Published
So I gave a controlled substance to my patient and then decided to straighten up the room before I left ... and promptly (absentmindedly) put the remainder of the ampule in the sharps container without having had another nurse waste it first.
So my options, as I saw them, were either to ask another nurse to "waste" with me ("How much do you trust me?" ), which I don't think is ethical since they didn't actually see me discard the remainder, or to admit to my error. So now I'm waiting for my pee test to come back, missing scheduled shifts since missing drug is a diversion investigation, and hoping that a big organization with rigid policies has room to accommodate honesty about a mistake.
Even though I know the pee test will be negative, I'm becoming paranoid :-). I've been a nurse for 7 years. I have a good reputation with my coworkers and I always try to play an honest game. But I've been thinking about all the things we do, every day, that could look suspicious even when they weren't intended that way.

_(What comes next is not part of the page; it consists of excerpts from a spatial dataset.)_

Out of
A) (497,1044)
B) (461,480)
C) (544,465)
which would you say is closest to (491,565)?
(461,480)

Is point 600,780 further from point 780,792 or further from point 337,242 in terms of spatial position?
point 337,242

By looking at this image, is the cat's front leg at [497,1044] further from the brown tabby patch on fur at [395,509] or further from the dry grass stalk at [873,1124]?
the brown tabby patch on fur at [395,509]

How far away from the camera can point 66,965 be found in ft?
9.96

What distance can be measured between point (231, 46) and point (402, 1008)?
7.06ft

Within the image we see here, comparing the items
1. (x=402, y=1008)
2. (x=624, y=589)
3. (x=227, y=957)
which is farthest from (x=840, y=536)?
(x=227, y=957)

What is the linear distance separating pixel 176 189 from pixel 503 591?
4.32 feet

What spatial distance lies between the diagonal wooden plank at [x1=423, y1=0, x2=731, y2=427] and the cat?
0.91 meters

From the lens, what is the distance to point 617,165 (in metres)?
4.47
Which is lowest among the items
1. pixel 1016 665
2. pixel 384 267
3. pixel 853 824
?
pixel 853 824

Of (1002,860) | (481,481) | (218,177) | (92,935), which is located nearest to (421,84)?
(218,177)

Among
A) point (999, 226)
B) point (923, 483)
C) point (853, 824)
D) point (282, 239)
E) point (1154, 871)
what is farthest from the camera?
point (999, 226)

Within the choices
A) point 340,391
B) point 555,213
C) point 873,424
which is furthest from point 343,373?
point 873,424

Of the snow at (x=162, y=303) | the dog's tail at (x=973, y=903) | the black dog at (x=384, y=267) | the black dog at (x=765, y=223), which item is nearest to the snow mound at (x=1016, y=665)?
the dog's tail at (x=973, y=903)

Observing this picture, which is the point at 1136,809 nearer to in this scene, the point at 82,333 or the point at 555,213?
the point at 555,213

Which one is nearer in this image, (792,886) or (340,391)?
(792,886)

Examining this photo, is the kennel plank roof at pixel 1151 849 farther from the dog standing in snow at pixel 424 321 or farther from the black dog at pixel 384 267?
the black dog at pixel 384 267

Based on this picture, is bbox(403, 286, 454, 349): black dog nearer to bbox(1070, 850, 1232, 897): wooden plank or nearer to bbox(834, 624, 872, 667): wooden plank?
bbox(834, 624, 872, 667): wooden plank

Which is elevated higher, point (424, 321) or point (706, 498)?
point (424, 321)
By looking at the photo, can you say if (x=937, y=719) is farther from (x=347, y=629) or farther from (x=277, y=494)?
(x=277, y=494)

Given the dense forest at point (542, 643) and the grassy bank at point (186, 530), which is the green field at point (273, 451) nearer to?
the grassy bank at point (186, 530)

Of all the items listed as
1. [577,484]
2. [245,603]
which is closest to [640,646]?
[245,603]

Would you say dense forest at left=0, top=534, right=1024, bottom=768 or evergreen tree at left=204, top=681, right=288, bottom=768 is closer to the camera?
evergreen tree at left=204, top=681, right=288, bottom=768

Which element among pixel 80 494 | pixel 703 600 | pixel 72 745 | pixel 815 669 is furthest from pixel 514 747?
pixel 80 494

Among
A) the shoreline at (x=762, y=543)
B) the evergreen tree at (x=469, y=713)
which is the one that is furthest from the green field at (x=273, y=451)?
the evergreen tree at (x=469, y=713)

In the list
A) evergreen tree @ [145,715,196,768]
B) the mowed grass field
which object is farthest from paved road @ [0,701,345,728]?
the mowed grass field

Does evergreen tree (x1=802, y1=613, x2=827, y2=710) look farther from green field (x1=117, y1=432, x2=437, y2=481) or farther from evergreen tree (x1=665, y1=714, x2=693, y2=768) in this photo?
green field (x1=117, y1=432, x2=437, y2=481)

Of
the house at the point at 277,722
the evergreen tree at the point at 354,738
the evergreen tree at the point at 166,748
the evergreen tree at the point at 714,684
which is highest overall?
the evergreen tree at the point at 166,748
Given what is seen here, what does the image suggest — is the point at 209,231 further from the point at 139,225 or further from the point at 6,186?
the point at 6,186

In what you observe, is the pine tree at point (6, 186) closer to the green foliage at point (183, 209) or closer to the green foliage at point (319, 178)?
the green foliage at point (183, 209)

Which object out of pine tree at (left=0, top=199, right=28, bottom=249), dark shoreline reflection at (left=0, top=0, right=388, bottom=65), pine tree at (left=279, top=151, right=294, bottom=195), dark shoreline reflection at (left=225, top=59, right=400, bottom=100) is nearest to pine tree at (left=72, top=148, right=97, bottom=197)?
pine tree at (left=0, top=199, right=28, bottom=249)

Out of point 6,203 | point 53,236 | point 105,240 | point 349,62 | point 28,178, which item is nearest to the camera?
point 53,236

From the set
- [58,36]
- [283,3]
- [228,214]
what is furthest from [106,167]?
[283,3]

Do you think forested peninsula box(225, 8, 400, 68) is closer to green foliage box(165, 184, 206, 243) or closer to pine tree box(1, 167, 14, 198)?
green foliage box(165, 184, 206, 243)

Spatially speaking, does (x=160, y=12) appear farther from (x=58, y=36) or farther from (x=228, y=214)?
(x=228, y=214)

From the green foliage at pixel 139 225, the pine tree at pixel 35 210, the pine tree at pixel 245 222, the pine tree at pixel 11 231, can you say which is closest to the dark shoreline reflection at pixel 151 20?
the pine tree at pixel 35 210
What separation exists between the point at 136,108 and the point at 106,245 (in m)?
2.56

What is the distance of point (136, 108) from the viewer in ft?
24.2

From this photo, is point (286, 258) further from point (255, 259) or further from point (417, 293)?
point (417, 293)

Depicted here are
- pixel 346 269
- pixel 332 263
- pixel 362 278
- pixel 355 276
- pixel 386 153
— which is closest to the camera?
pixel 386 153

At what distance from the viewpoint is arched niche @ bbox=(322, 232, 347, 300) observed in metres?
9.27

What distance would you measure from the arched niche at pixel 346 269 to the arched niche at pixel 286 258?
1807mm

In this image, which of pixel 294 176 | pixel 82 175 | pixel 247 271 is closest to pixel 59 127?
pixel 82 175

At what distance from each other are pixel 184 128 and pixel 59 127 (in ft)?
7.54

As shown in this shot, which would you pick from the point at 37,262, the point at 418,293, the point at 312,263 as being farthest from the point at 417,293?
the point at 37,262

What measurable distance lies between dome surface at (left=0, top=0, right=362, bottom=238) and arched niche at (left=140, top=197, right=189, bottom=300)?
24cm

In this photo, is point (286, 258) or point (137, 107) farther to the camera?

Example: You pull a narc, get to the patient's room and they no longer want it, and you go from there to a bed alarm and an exploded ostomy and an "oh, whoops, your admit you didn't know you were getting from the ER just arrived" and it takes you 2 hours to get back to the med cabinet to return it. Or you have somebody watch you waste the remainder of a vial with you immediately, before you give the dose, but you forget to go to the computer and waste it with them there.
I would be interested in knowing (from people who are actually working on the floor and know how crazy it can be) what foolproof routines you have developed to keep yourselves absolutely above suspicion when it comes to the daily handling and wasting of controlled substances on the job.
SleeepyRN
1,076 Posts
OP stated "the remainder of the ampule." I took it to mean the remainder of what was inside. I misread the situation.